MAX SCHELER’S PHENOMENOLOGICAL REDUCTION AS THE SCHIZOPHRENIC’S MODUS VIVENDI
Keywords:Max Scheler, Phenomenology, Schizophrenia, Psychopathology
The aim of the article is to show the similarity between a thought experiment of the phenomenological philosopher Max Scheler (1874-1928), known as the “phenomenological
reduction”, and the psychopathology of schizophrenia. The “phenomenological reduction” envisages a human being whose access to reality and whose status as a living being have been grossly compromised.
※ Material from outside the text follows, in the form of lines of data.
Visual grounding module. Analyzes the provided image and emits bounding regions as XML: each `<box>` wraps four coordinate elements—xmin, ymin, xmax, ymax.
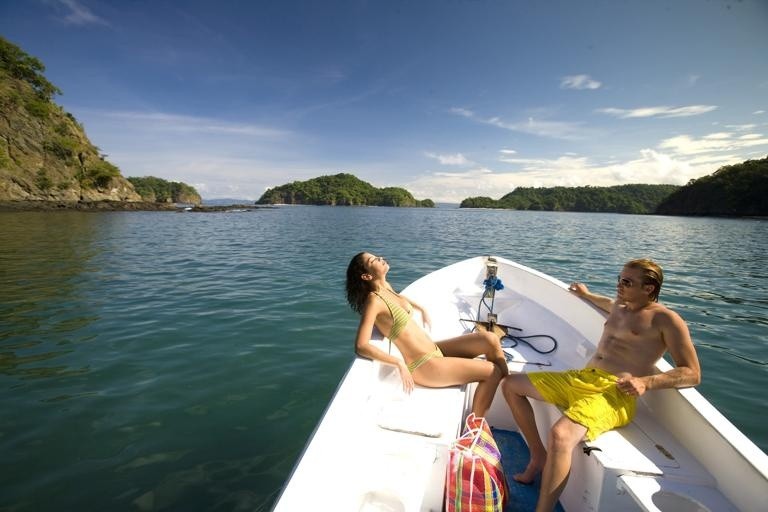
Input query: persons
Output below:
<box><xmin>499</xmin><ymin>259</ymin><xmax>701</xmax><ymax>512</ymax></box>
<box><xmin>345</xmin><ymin>250</ymin><xmax>512</xmax><ymax>417</ymax></box>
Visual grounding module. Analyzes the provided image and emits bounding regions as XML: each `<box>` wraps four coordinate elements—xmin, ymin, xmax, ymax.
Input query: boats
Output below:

Such a being would be utterly transformed relative to a normal person: in its experience of the world – things and people would be “essentialized”, changeable, adynamic, interconnected, and yet rich in qualities; in its experience of itself – loss of sovereignty, yet resembling a creative God, whose thoughts are indistinguishable from the thing thought; and in its temporal and spatial moorings – frozen in time and space. The schizophrenic’s experience of their world, themselves and their temporo-spatial situation is then shown to be accurately predicted by the various consequences of the “phenomenological reduction”. The things around them and the people they encounter are devoid of individuality
and are more clones of some essence. They themselves are a “little God”, yet devoid of any sense of “myness” in anything they do or experience. Their world is frozen, changeable, interpenetrated by all sorts of entities, yet rich in qualities.